Cocteau dira lui-même: "…regardez-vous  toute votre vie dans un miroir, et vous verrez la mort travailler, comme des abeilles dans une ruche de verre" (Orphée, film, 1949).

Par l'utilisation de cette surface réfléchissante  Cocteau convoque  également deux figures associées aux mythes d'Orphée et de Narcisse.

Herbert Marcuse dans Eros and Civilization  (Vintage Books, 1962, pp.146-147) voit dans l'association de ces deux images Orphée et Narcisse comme l'antithèse de Promothée qui est "l'héros archétypal du principe de la performance" alors que Orphée et Narcisse donnent une image de joie et de plénitude "…la voie qui ne commande  point mais qui chante; le geste  qui offre et qui reçoit; l'acte qui est paix et qui met fin au labeur de la conquête; la libération du temps qui unit l'homme et dieu, l'homme et la nature" 

Et certains diront même à l’exemple d’Alberti dans De pictura, 1436, que Narcisse, se laissant tromper par un effet d’illusion, doit être considéré comme l’inventeur de la peinture :

« Qu’est-ce en effet que peindre sinon embrasser avec art la surface de la source ? »

C'est donc toujours grâce à cette substance vitreuse  que Cocteau réussit à rejoindre ces deux figures tutélaires qui permettent au poète de s'évader vers un inconnu augurant toujours un renouveau, de la vie et de la création.

D'une manière générale le miroir a toujours fasciné les poètes, les écrivains et les créateurs en général.  

Ainsi Mallarmé écrivait ces quelques vers :

« O miroir !

Eau froide par l’ennui dans ton cadre gelée » (Mallarmé, Hérodiade) 

Et Magritte  définissait quant à lui le miroir selon deux principes:

"D'une part, il est une surface réfléchissante et d'autre part, une surface de représentation". 

C'est pourquoi  cette part de fantastique est toujours présente dans le miroir.

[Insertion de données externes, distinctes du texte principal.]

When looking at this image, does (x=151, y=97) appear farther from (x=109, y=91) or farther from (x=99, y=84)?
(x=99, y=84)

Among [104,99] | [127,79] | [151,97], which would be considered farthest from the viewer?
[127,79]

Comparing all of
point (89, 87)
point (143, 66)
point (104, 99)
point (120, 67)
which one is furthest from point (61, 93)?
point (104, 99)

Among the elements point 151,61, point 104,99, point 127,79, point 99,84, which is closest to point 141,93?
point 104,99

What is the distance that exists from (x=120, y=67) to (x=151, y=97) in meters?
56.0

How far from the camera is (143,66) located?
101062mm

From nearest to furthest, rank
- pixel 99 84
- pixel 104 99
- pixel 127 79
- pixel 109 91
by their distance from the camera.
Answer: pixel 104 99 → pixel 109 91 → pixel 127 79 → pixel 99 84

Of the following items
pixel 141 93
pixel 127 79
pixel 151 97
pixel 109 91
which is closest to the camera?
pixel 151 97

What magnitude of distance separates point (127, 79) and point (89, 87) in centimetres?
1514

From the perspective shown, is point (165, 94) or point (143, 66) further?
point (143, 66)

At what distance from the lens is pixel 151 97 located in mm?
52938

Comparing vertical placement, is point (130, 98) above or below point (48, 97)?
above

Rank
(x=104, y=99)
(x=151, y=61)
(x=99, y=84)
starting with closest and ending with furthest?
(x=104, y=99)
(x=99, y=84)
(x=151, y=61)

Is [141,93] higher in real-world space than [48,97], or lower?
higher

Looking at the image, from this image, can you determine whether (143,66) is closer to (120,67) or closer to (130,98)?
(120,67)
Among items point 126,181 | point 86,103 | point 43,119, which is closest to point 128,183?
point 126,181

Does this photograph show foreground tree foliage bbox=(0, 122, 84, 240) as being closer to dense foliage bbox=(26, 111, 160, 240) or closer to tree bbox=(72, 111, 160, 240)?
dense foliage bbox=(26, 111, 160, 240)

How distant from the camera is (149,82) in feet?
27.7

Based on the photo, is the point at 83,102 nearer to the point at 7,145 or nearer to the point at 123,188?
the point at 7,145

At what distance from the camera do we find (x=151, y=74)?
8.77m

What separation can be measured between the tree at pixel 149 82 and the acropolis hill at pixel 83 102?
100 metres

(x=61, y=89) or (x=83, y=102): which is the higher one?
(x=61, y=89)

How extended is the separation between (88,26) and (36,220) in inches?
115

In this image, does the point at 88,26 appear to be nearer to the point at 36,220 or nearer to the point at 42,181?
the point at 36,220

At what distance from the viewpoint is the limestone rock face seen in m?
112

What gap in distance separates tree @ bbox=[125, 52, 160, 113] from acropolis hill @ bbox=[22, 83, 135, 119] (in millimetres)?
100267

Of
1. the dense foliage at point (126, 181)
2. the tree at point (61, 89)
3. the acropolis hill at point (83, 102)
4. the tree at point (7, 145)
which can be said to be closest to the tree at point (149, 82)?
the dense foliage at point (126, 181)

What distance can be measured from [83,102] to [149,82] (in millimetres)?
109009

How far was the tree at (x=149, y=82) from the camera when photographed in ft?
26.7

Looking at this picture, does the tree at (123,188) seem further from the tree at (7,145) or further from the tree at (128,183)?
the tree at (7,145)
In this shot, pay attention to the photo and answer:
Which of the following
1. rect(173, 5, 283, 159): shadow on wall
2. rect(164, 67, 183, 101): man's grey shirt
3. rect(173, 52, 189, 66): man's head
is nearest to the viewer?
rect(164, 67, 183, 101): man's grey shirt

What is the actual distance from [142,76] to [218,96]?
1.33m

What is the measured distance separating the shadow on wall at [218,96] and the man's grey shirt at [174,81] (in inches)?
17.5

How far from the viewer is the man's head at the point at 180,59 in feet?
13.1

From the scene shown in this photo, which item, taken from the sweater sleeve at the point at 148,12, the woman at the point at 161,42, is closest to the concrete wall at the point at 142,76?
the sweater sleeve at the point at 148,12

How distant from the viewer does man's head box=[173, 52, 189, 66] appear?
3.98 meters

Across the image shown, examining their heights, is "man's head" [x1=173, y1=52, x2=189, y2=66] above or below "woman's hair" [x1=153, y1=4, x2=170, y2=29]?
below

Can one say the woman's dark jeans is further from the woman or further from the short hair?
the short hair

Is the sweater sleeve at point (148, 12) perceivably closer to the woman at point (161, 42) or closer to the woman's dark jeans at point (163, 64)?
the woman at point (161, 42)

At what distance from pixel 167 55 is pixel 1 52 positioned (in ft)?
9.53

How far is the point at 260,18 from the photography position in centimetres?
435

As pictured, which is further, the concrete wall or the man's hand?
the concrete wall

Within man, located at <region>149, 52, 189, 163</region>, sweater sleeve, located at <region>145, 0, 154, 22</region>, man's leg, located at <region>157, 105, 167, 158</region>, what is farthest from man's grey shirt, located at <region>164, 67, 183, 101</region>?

Lewis Carroll en publiant « De l’autre côté du miroir » a été en réalité le premier à parler du miroir comme lieu de passage, la porte permettant d’accéder à un autre monde, vers une autre dimension.

Alice lorsque son image se reflète dans le miroir  ne parle pas d’elle comme Alice petite fille mais comme quelqu’un d’autre :

« Je est un autre (Rimbaud). « Ils », c’est ainsi qu’elle qualifie les habitants du miroir : « Je voudrais tant savoir s’ils font du feu en hiver »... « Ils tiennent aussi un livre dans l’autre pièce ».

En  réalité le livre est inversé. Tout est différent parce que le monde du miroir est autonome. Ce n’est plus le reflet de notre monde mais on se trouve dans un monde qui procède d’une logique différente.

Par la suite Aragon lui-même en découvrant Lewis Carroll publie un texte intitulé Lewis Carroll en 1931 dans la revue « Le Surréalisme au service de la Révolution ». 

Il y voit un chantre de la littérature du nonsense et de la subversion, deux valeurs chères au dadaisme et au surréalisme (selon Alain Rempfer -www.alain-rempfer.com). 

Ce n’est plus  un conte pour enfants mais une histoire qui bafoue le monde rationnel et raisonnable des adultes, de l’ordre bourgeois.

Cocteau sans adhérer pleinement aux idées d’Aragon n’est pas loin non plus de cette conception sans toutefois épouser l’aspect révolutionnaire de cette version.